De Gaulle said the West should only respond militarily if the Soviets or East Germans acted militarily. “If either [Khrushchev] or his lackeys use force to cut our communications with Berlin, then we must use force,” he said.

Kennedy agreed, but he did not believe as de Gaulle did that any weakening of the Western position in Berlin would be a disaster. He said it would be a blow “which would not be mortal but would be serious” to Western Germany and all of Europe.

Kennedy sought de Gaulle’s advice on how he in Vienna could best convince Khrushchev of Western firmness, given that the Soviet leader so doubted U.S. resolve following the Bay of Pigs. He wanted to know what the French leader thought of U.S. and Allied contingency plans to respond to any new Berlin blockade with a demonstration of approximate company strength, and, if that failed, then of brigade strength.

Given Soviet conventional superiority around Berlin, de Gaulle told Kennedy he could deter the Soviets only with a willingness to use nuclear weapons, which was precisely what the president wanted to avoid.

“What we must make clear is that if there is any fighting around Berlin, this means general war,” de Gaulle said.

 

B
y the time of their grand Élysée Palace banquet that evening, Jack and Jackie, as the French press called them, had taken the country by storm. They sat down that evening with three hundred other guests in the mirrored, tapestried dining hall around an immense table covered by a single tablecloth of white organza and gold embroidery, giving rise to the Kennedys’ wonder over how one could create such an object. The Republican Guard symphony orchestra played everything from Gershwin to Ravel, each number embodying some deeper U.S.–French meaning.
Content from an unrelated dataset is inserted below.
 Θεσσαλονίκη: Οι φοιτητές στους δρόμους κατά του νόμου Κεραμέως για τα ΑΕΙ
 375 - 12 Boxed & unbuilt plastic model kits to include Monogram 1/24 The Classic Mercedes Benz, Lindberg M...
In his comments, Kennedy joked about how much French influence he had in his life. “I sleep in a French bed. In the morning my breakfast is served by a French chef, I go to my office, and the bad news of the day is brought to me by my press secretary Pierre Salinger, not in his native [French] language, and I am married to a daughter of France.”

The view through long French windows was to a rainy evening outside where palace lawns and grand fountains turned emerald green in spotlights. The after-dinner reception expanded to a thousand guests, whom the
Washington Post
report portrayed as “indescribably elegant.” The French men were peacocking with bright sashes across shirtfronts, giant stars and crosses pinned to their tailcoats, and rows of miniature medals pinned on lapels. The women wore long gloves and jewels, and a few dowagers were richly tiaraed.
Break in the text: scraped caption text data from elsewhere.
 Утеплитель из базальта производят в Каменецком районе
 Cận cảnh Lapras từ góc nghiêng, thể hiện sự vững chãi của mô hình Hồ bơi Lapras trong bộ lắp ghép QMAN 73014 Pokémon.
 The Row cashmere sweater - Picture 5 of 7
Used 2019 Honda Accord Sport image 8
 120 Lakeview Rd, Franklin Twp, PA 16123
Yet the star that evening was Jackie, wearing a Directoire-styled gown of pale pink and white straw lace. Alexandre, hairdresser to the Parisian elite, whispered to the
New York Times
that he had cut an inch from the First Lady’s hair and trimmed her bangs for that evening, creating the look of “a Gothic Madonna.” For the next evening’s dinner at Versailles, Alexandre promised something more evocative of Louis XIV, with diamond flame clips sticking through her hair to “give her a fairy-like air.”
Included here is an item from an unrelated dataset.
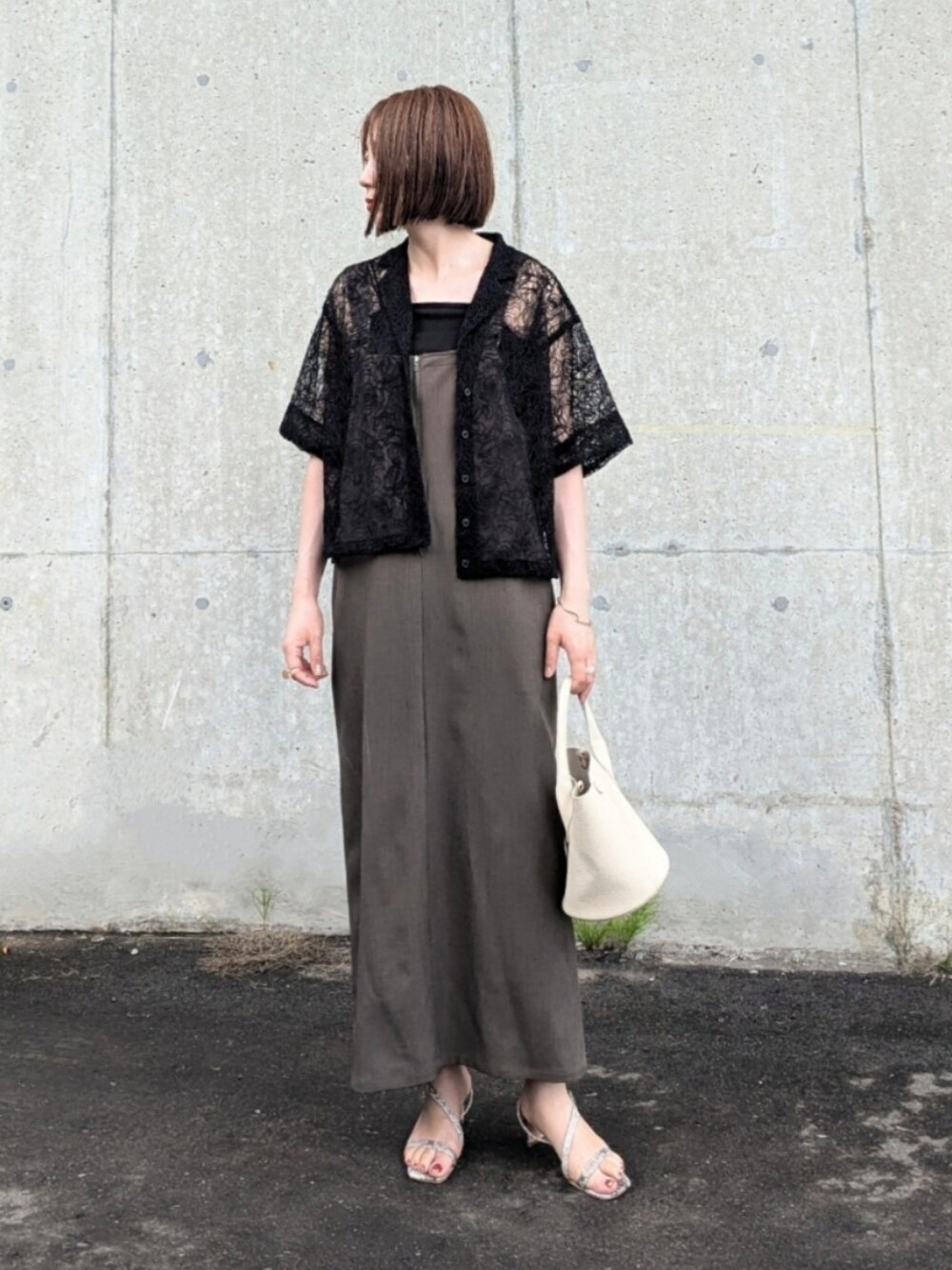 ブラック系のシャツ/ブラウス、ベージュ系のワンピース、ブラック系のキャミソールを着用したレディースの夏コーディネートの1枚目の写真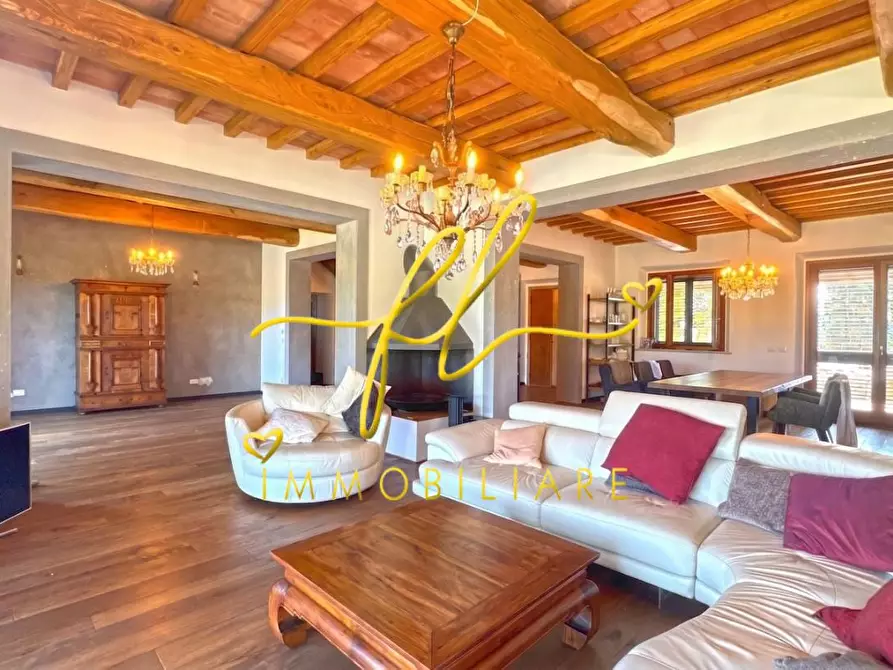Immagine 11 di Villa in vendita  a Guardistallo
Kennedy’s mother, Rose, “slim as the proverbial wand,” wore a floor-length Balenciaga gown of white silk appliquéd with pink flowers that had real diamonds in their centers. Paris publications gushed at how refreshingly European all the Kennedys were.

 

D
uring their “tub talk” the following day, Kennedy reflected with his friends on de Gaulle’s observation that the West could never keep West Berlin free without a willingness to use the nuclear bomb.

“So we’re stuck in a ridiculous situation,” Kennedy said through the steam. “It seems silly for us to be facing an atomic war over a treaty preserving Berlin as the future capital of a reunified Germany when all of us know that Germany will probably never be reunified. But we’re committed to that agreement, and so are the Russians, so we can’t let them back out of it.”

VIENNA
SATURDAY, JUNE
3, 1961

Kennedy’s advance team had choreographed the president’s arrival in Vienna in a manner calculated to unsettle Khrushchev, who had expressed jealousy to his team about Kennedy’s ever-rising global popularity. The more the Soviets opposed a grand Kennedy airport arrival and motorcade, the more O’Donnell had insisted upon it. After each Soviet objection, he had added more limousines and flags.